Once upon a time...
there was a 19 year old
who loved having dance parties, lifeguarding, and chocolate milk.
She loved getting journals as gifts.
She loved smelling *f*l*o*w*e*r*s*.
And she loved running because the w i n d felt nice and her legs could be free.
She loved her dog, Chloë and she loved Panera' chai lattes.
She especially loved having them with chocolate chip muffins, and oatmeal cookies.
She loved the thought of exploring the world, trying new things, meeting new people.
She loved books so much she even listened to them in her car.
She loved her view of the ocean every morning and her favorite thing in the world was being cuddled UP in his arms where there was warmth and PEACE and love breathing through them all night.
She loved her mom's brownies and her little sister's giggles.
She loved when her father talked about history and loved the way he had a lazy eye when he talked of things he was passionate about, which was always dealing with helping people.
She loved singing the kids she babysat to sleep.
She loved HOT cups of tea and warm pancakes on rainy days and laying out in the sun when it was out.
She loved dreaming.
She loved writing.
She loved breathing and feeling a l i v e .
She felt like the world was hers to fly around in.
And she didn't care what those watching from the ground thought.
Except one day,
a wing began to slowly cripple.
Inside she was ready to take off again but instead she was left feeling cornered in a cage.
Adult life maybe. Bills, being sick, family troubles, dreams drained from her sight. She was now always worrying, f r e t ting, getting anxious about the energy she would have to find to live out the afternoon, wake up the next morning, run, go to work, buy groceries, finish her paper.
It all seemed so pointless. So meaningless. All she could now see from the corner of her cage was that sooner or later she would be gone. Everyone she loved gone. Everything on this Earth, gone. Death is inevitable and she accepted that. But she worried that she wouldn't make the most of the time she did have. Her faith slipped away.
What happened to this singing 19 year old whose life was so good but now she couldn't have peace with how good it was because that goodness wasn't guaranteed to be there tomorrow?
She did everything she could when she did have the r a r e will too. Read positive books. Ate good food. Ate enjoyable food. Slept as much as her body would let her.
But the Earth seemed
smaller as did this cage every day. Not knowing what her purpose was
t o re away at the damaged wing until it seemed nothing but a single feather.
She had a heart still.
She wanted nothing more than to help people.
But she felt helpless herself.
One dreary sleep w a l k i n g evening, as she browsed through her bookshelf, she came across one she had dared not touch in months. She had feared she was so far gone off the path she had thought was right that what she would find in t h e s e pages would only MOCK her... tell her that everything she had done was wrong and she must change the very instant her eyes laid on the words so well preserved for thousands of years. Tell her rules to strictly live by and only cram in something into her cage that didn't have enough room already. SHE DIDN'T KNOW WHAT SHE WAS DOING. But she picked it up and thumbed the pages and began to read.

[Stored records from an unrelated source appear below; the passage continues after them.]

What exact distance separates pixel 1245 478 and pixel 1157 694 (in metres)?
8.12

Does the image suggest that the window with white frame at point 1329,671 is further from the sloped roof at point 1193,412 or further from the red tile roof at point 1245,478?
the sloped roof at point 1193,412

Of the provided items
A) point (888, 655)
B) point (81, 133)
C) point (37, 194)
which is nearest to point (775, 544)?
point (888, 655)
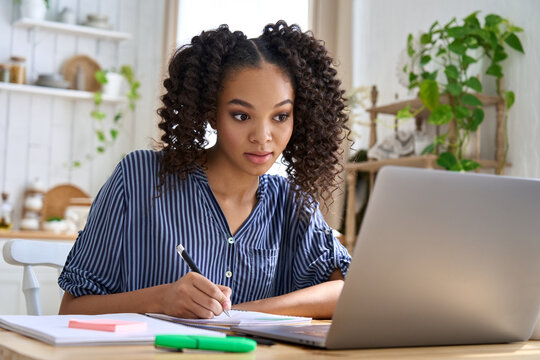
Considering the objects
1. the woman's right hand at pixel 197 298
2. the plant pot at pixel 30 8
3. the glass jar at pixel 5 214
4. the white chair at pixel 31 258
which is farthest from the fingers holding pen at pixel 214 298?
the plant pot at pixel 30 8

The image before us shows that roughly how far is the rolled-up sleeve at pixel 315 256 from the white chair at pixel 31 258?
54 centimetres

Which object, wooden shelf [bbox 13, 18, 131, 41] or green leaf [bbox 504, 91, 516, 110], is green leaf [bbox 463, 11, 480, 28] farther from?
wooden shelf [bbox 13, 18, 131, 41]

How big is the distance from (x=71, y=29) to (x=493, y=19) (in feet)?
9.05

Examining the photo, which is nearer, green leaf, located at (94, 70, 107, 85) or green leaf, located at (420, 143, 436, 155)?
green leaf, located at (420, 143, 436, 155)

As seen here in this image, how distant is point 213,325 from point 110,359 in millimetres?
329

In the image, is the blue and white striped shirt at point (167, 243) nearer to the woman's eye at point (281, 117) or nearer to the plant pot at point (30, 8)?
the woman's eye at point (281, 117)

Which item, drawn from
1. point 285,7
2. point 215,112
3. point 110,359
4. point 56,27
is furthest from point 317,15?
point 110,359

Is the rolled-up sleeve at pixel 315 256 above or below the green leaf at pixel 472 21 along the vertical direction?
below

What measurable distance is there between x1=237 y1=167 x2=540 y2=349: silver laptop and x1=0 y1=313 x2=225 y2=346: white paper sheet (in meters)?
0.10

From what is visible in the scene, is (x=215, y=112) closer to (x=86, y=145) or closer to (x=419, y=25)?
(x=419, y=25)

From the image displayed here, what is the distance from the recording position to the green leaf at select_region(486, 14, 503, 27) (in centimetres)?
259

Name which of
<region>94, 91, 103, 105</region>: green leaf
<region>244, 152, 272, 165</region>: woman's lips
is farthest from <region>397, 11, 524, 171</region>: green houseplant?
<region>94, 91, 103, 105</region>: green leaf

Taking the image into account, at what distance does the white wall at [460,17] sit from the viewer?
8.59 feet

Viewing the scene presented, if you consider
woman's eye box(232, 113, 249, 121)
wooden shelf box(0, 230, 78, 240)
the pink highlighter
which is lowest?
wooden shelf box(0, 230, 78, 240)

Even if she didn't believe this book, it was a book of stories none the less.
And she loved stories.
But these weren't stories.
It was like warm broth her sore throat l o n ged for.
It was like fresh water after a l ** o* *n ** g run.
It was like a cast for her wing.
It was the music that she needed to be able to dance.
She wasn't condemned. Or thrown in some fiery pit. She wasn't even sure she still believed everything about it yet but she couldn't stop reading.
She didn't know where the voice was coming from but she held onto the words it soothed her with.
"That is why I tell you not to worry about everyday life-whether you have enough food and drink, or enough clothes to wear. Isn't life more than food, and your body more than clothing? ...Can all your worries add a single moment to your life?"